BEGIN EXERCISE MATERIALS

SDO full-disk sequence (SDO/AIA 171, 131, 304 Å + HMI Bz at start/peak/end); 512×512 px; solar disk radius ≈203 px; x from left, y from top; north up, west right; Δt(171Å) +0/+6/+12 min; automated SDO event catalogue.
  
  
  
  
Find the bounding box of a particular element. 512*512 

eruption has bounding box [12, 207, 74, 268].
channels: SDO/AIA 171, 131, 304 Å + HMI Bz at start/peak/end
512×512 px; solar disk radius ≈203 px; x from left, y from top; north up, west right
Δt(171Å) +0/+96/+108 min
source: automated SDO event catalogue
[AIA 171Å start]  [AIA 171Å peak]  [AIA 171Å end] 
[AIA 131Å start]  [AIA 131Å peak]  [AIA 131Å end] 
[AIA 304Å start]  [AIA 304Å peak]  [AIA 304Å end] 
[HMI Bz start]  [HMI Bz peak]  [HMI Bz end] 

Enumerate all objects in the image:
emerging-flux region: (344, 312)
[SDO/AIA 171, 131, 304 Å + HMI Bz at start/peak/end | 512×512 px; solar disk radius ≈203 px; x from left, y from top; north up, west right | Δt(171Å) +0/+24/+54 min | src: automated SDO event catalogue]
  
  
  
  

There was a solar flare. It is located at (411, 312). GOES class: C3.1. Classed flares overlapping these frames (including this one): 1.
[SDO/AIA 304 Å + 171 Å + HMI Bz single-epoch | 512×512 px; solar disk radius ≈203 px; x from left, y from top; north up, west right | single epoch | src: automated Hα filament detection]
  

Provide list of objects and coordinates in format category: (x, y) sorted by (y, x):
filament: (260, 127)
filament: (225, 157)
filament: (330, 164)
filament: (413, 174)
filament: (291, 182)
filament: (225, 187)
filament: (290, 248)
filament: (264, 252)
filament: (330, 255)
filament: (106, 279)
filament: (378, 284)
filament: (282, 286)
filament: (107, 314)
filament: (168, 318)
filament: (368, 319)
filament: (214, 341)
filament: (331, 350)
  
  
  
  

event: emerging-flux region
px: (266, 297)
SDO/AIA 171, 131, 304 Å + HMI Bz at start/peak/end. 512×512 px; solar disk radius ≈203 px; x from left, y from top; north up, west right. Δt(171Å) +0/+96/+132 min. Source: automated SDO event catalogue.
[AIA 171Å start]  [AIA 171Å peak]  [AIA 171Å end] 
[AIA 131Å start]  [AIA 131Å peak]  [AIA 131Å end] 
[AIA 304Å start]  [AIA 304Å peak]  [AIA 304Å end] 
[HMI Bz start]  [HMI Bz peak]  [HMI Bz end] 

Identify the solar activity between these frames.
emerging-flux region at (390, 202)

END EXERCISE MATERIALS

Check the data above line by line for the word "west". State only how many lines contain it.

- ANSWER: 5